Festus, too, did not assign me particular responsibilities. I employed the same tactic I had used under Mmusi, tip-toeing into his office when he was holding meetings with departmental officials. However, with Festus, I did this less guardedly, as I had a little bit of licence, which, of course, was rooted in our age old familiarity.

Festus was more respected by the bureaucrats in the ministry than Mmusi had been. With a first degree from Oxford and a masters in economics from Sussex University, he had venerable credentials.

Getting along with Festus: Like most economists, Festus was frugal and prone to dilatoriness. He could go to great lengths to debate the pros and cons of resource allocation in a particular direction. His decision-making pace was leisurely, ponderous and inquisitive, which I marked out as his greatest weakness. There were times, in fact, when I thought he was unnecessarily argumentative and a kind of Mr Know-it-all. But far from resenting his demeanour, I elected to put up with it as it was a common tendency among people of his field of learning. In any case, Festus and I had learnt to be tolerant of each other since our boarding school days.

On Masire
Uhu! As a by-the-way, the president asked my opinion as to who would be the best replacement for Peter Mmusi. I found this question surprising. I knew as much as anybody else in cabinet that he was so enamoured of Festus Mogae, who had been his Permanent Secretary at the Ministry of Finance and Development Planning and his presidential permanent secretary for 10 years.

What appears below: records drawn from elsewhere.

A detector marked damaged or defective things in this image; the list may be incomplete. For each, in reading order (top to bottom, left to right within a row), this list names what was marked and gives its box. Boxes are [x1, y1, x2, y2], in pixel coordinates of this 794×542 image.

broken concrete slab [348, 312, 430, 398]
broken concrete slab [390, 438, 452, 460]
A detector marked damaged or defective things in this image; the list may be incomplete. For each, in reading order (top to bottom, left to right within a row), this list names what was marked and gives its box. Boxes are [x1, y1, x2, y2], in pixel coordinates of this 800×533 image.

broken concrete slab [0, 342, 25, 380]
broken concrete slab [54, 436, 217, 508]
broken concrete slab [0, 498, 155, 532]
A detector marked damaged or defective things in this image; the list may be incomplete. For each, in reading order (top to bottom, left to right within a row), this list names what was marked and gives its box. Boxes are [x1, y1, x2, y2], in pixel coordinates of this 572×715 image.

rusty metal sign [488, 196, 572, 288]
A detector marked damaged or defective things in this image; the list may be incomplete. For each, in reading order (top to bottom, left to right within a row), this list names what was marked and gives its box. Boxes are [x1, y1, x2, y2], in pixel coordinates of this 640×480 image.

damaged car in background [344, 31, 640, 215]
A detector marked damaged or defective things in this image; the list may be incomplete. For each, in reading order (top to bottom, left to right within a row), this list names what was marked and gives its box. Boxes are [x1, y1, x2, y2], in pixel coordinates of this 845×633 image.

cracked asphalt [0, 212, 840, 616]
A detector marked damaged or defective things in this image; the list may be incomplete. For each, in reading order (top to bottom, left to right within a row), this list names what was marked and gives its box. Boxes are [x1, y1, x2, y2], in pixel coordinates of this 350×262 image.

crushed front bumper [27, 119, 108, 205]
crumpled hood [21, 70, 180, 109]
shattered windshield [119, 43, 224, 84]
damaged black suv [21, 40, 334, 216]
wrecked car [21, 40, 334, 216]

It was like a man of enormous fortune seeking advice as to who should inherit his riches when he had only one child. Thus, I told the president that since he had such a predilection for Mogae, he represented the best pick as far as I was concerned. On the other hand, if, in the very unlikely event that he found Festus to be wanting in one way or the other, veteran politician Mout Ngwao, or Mompati Merafhe, the Minister of Presidential Affairs and Public Administration, were equally capable people.

The Vice Precidency
Why I was not Vice President: In appraising myself, it was not because I possessed a particularly sterling quality that I thought I was cut out for higher office. What inspired me was that when I studied the people who had previously held the position, they possessed nothing, intrinsically or extrinsically, that I did not possess myself. Thus, when Mogae bypassed me and went for a much younger man, I did not hide my displeasure. Once again, I had failed to realise my dream not by dint of my individual shortcomings but because factors wholly beyond my control held powerful sway.

Masire the tortoise: If Masire was outstanding as a minister, he did not live up to his billing as president. The one great malady that afflicted him was indecision. The man could just not make up his mind on most issues in reasonable time. For instance, in 1994, he took almost a week to form a cabinet, as if it was a jigsaw puzzle he was piecing together. (Pg 474)

Khama nearly quit politics
In March 2003, a certain Kabo Morwaeng, who had earlier defected to the opposition, applied for re-admission and was issued a membership card by the BDP executive secretary. However, his re-admission was done unilaterally. There had been no consensus among the party heavyweights. The Nkate-Merafhe faction did not have a problem with him, whereas the Kedikilwe-Kwelagobe faction strongly objected. Festus, who was generally pro the Nkate-Merafhe group, sided with their rivals; on the other hand, the vice president saw no reason why Morwaneng should not be signed up.

Later, in July of the same year, the vice president told me he had considered quitting politics over the Morwaeng affair, but he opted to stay chiefly because he did not want to leave the party at the mercy of elements bent on gratifying their own colossal egos, which in the long term would be detrimental to the party. I need not be direct about who these elements were, but the vice president made a wise decision. If he had left the party when it was a sinking ship, his father, who had founded it, would scarcely have smiled on him from yonder in Abraham's bosom.